I recently received a pair of Cleveleys and they were messed up in all sorts of ways -- the bottom of the sole was poorly finished, the uppers had what looked to be shoe polish drips, and there was a bit of space between the sole and the uppers. The two worst things, however, were: they were a bit too long, despite me going in three or four times for fittings (so many I've lost count). And the shoes rocked back and forth.

The rocking, to me, seemed like a result of two things: Clev's supposed twisted last (I still don't get why they do that) and a beveled waist that seemed to stretch into the forepart of the shoe. The middle dipped down so much, and the shoes along the outer edges sat pretty high off the ground.

Anyway, they were a mess and the order is currently being remade. There were so many things wrong with the shoes, I don't know if I can even tell what caused the rocking.

Kirby recently did a video of his Clevs and talked about the twisted last. I read this lessens the creasing. I think Kirby said it elongates the silhouette without adding volume. I don't know if I understand either of those reasons, but Clev seems to be the only shoemaker who does this. And it's not even consistent on every order, which makes you wonder if it's not a feature, but a bug, and lasts are just being pushed out of the workshop because of the number of orders.

Didn't we have some discussion on the leather thread where you said something like consumers shouldn't need to research themselves to nitpick the quality and should trust the brand. Quality should be apparent or something to that extent.

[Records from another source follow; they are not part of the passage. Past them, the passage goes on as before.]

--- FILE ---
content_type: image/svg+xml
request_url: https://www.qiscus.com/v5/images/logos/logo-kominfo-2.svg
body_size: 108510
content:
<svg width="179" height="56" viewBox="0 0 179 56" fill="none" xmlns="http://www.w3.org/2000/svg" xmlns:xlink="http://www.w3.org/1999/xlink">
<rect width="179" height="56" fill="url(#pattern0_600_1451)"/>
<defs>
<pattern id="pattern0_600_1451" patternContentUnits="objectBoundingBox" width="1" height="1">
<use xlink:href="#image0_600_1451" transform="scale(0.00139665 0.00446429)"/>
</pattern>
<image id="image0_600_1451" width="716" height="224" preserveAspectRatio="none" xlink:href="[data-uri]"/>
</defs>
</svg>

Anyway, I have seen enough examples of Cleverley bespoke shoes that I would personally not ever consider them. The quality seems to vary a lot between pairs. Poor lasting, ripped uppers at sewing holes...

I had this "rocking" problem before with one side of a casual pair of GYW boots. It was because the heel was unbalanced in my case and the boot rocked forward - backward depending on where I rested my weight. Yours sounds like it rocks sideways though.